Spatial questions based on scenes
┄┄┄┄┄┄┄┄┄┄

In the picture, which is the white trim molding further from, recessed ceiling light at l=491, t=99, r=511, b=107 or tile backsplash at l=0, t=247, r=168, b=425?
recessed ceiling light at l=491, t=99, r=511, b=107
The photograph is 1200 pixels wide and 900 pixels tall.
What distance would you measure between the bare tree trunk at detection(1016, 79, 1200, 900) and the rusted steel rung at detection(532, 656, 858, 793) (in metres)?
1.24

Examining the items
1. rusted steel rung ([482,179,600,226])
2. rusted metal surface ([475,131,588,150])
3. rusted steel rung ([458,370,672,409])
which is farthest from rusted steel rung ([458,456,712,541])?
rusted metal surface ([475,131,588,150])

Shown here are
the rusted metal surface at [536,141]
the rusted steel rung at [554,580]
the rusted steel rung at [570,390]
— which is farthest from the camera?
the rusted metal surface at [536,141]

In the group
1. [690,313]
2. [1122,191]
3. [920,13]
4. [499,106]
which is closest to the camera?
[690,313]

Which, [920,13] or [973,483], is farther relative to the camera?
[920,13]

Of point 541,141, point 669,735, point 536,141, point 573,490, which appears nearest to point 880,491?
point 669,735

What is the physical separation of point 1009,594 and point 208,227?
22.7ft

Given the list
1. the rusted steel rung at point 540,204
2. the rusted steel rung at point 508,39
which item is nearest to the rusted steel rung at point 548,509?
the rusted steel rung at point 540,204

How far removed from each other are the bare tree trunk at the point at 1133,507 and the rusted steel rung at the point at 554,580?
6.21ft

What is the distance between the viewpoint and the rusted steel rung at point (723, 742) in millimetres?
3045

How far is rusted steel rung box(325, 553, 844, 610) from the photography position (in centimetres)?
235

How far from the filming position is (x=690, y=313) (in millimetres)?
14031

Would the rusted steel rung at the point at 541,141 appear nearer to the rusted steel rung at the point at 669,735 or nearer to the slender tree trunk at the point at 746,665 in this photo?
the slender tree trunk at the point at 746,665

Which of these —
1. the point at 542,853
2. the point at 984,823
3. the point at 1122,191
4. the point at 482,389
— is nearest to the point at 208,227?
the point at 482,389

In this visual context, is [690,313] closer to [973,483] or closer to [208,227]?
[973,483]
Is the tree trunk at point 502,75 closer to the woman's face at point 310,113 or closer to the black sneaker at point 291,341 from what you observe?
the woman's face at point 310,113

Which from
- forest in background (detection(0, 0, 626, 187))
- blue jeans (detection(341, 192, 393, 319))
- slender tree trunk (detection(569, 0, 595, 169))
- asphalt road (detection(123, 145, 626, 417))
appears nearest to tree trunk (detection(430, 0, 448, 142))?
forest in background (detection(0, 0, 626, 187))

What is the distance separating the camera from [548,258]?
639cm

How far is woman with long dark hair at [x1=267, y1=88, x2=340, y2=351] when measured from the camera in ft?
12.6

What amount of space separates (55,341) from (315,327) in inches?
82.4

┄┄┄┄┄┄┄┄┄┄

§ Goal of the exercise
Output all of the data above again, line for line and without any changes.

§ Task output
In the picture, which is the white trim molding further from, recessed ceiling light at l=491, t=99, r=511, b=107 or tile backsplash at l=0, t=247, r=168, b=425?
recessed ceiling light at l=491, t=99, r=511, b=107
The photograph is 1200 pixels wide and 900 pixels tall.
What distance would you measure between the bare tree trunk at detection(1016, 79, 1200, 900) and the rusted steel rung at detection(532, 656, 858, 793) (in metres)?
1.24

Examining the items
1. rusted steel rung ([482,179,600,226])
2. rusted metal surface ([475,131,588,150])
3. rusted steel rung ([458,370,672,409])
which is farthest from rusted steel rung ([458,456,712,541])?
rusted metal surface ([475,131,588,150])

Shown here are
the rusted metal surface at [536,141]
the rusted steel rung at [554,580]
the rusted steel rung at [570,390]
— which is farthest from the camera?
the rusted metal surface at [536,141]

In the group
1. [690,313]
2. [1122,191]
3. [920,13]
4. [499,106]
which is closest to the camera?
[690,313]

Which, [920,13] or [973,483], is farther relative to the camera?
[920,13]

Of point 541,141, point 669,735, point 536,141, point 573,490, which appears nearest to point 880,491?
point 669,735

What is the physical separation of point 1009,594 and point 208,227?
22.7ft

Given the list
1. the rusted steel rung at point 540,204
2. the rusted steel rung at point 508,39
which item is nearest to the rusted steel rung at point 548,509?
the rusted steel rung at point 540,204

How far removed from each other are the bare tree trunk at the point at 1133,507 and the rusted steel rung at the point at 554,580?
6.21ft

What is the distance between the viewpoint and the rusted steel rung at point (723, 742) in millimetres?
3045

How far is rusted steel rung box(325, 553, 844, 610) from the photography position (in centimetres)?
235

How far from the filming position is (x=690, y=313) (in millimetres)?
14031

Would the rusted steel rung at the point at 541,141 appear nearer to the rusted steel rung at the point at 669,735 or nearer to the slender tree trunk at the point at 746,665 in this photo?
the slender tree trunk at the point at 746,665

Which of these —
1. the point at 542,853
2. the point at 984,823
3. the point at 1122,191
4. the point at 482,389
— is nearest to the point at 208,227?
the point at 482,389

In this visual context, is [690,313] closer to [973,483] or closer to [208,227]?
[973,483]
Is the tree trunk at point 502,75 closer to the woman's face at point 310,113 or closer to the black sneaker at point 291,341 from what you observe?
the woman's face at point 310,113

Which from
- forest in background (detection(0, 0, 626, 187))
- blue jeans (detection(341, 192, 393, 319))
- slender tree trunk (detection(569, 0, 595, 169))
- asphalt road (detection(123, 145, 626, 417))
appears nearest to tree trunk (detection(430, 0, 448, 142))?
forest in background (detection(0, 0, 626, 187))

What is the distance separating the camera from [548,258]?
639cm

How far is woman with long dark hair at [x1=267, y1=88, x2=340, y2=351] when measured from the camera in ft?
12.6

What amount of space separates (55,341) from (315,327) in inches?
82.4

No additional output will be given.